- The Washington Times - Monday, January 22, 2007

The Supreme Court yesterday in a 6-3 ruling struck down a 30-year-old California sentencing law that gave judges the discretion to determine whether some convicted criminals receive longer prison sentences than others.

The high court, in a majority opinion by Justice Ruth Bader Ginsburg, said California’s sentencing law violated a defendant’s constitutional right to a trial by jury by giving a judge the power to determine facts that could raise a convict’s sentence.

“Under the Sixth Amendment, any fact (other than a prior conviction) that exposes a defendant to a sentence in excess of the relevant statutory maximum must be found by a jury, not a judge, and established beyond a reasonable doubt, not merely by a preponderance of the evidence,” Justice Ginsburg said.

Justice Ginsburg was joined by Chief Justice John G. Roberts Jr. and Justices John Paul Stevens, Antonin Scalia, David H. Souter and Clarence Thomas.

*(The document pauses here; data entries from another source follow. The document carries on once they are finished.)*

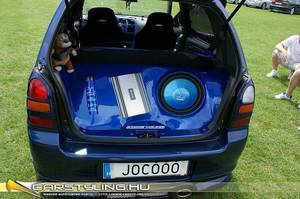 8. Devil tuning találkozó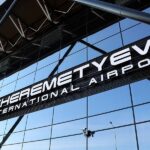 Задымление в аэропорту Шереметьево оказалось частью тренировки эвакуации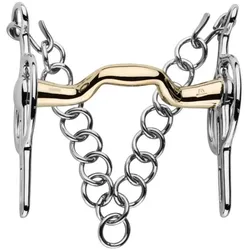Sprenger KK Liverpoolkandare 18mm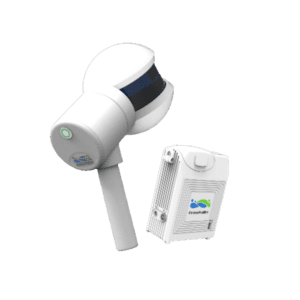 LiGrip Handheld LiDAR Scanner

Filing dissenting opinions were Justices Anthony M. Kennedy, Stephen G. Breyer and Samuel A. Alito Jr.

The ruling was the latest in a series of decisions by the high court defining when judges or juries should make sentencing determinations. In 2004, the court struck down a Washington state law after ruling that any facts necessary to support a lengthier sentence had to be admitted by the defendant or proved to the jury. In 2005, it declared federal sentencing guidelines unconstitutional, making the guidelines advisory instead of mandatory.

California’s determinate sentencing law has been on the books since 1977, giving sentencing judges the leeway to impose one of three prison terms after a felony conviction, depending on factors that could either mitigate or aggravate the offense.

The case involved John Cunningham, a police officer convicted of sexually abusing his 10-year-old son, who was convicted of continuous sexual abuse of a child younger than 14.

California’s law allowed three precise terms: a lower-term sentence of six years, a middle-term sentence of 12 years or an upper-term sentence of 16 years. The trial judge had to sentence Cunningham to the 12-year middle term unless he found “circumstances in aggravation” established by a preponderance of the evidence.

Based on a post-trial sentencing hearing, the judge found six aggravating facts, including the particular vulnerability of the victim, and one mitigating fact, that Cunningham had no criminal record. Concluding that the aggravators outweighed the sole mitigator, the judge sentenced Cunningham to 16 years.

“This court has repeatedly held that, under the Sixth Amendment, any fact that exposes a defendant to a greater potential sentence must be found by a jury, not a judge, and established beyond a reasonable doubt, not merely by a preponderance of the evidence,” Justice Ginsburg said.

But Justice Kennedy wrote that as dissenting opinions have suggested before, the Constitution “ought not to be interpreted to strike down all aspects of sentencing systems that grant judicial discretion with some legislative direction and control.”

“Judges and legislators must have the capacity to develop consistent standards, standards that individual juries empaneled for only a short time cannot elaborate in any permanent way,” he said in a dissenting opinion. “Judges and sentencing officials have a broad view and long-term commitment to correctional systems. Juries do not.”

He wrote that judicial officers and corrections professionals, under the guidance of the legislature, “should be encouraged to participate in an ongoing manner to improve the various sentencing schemes in our country.”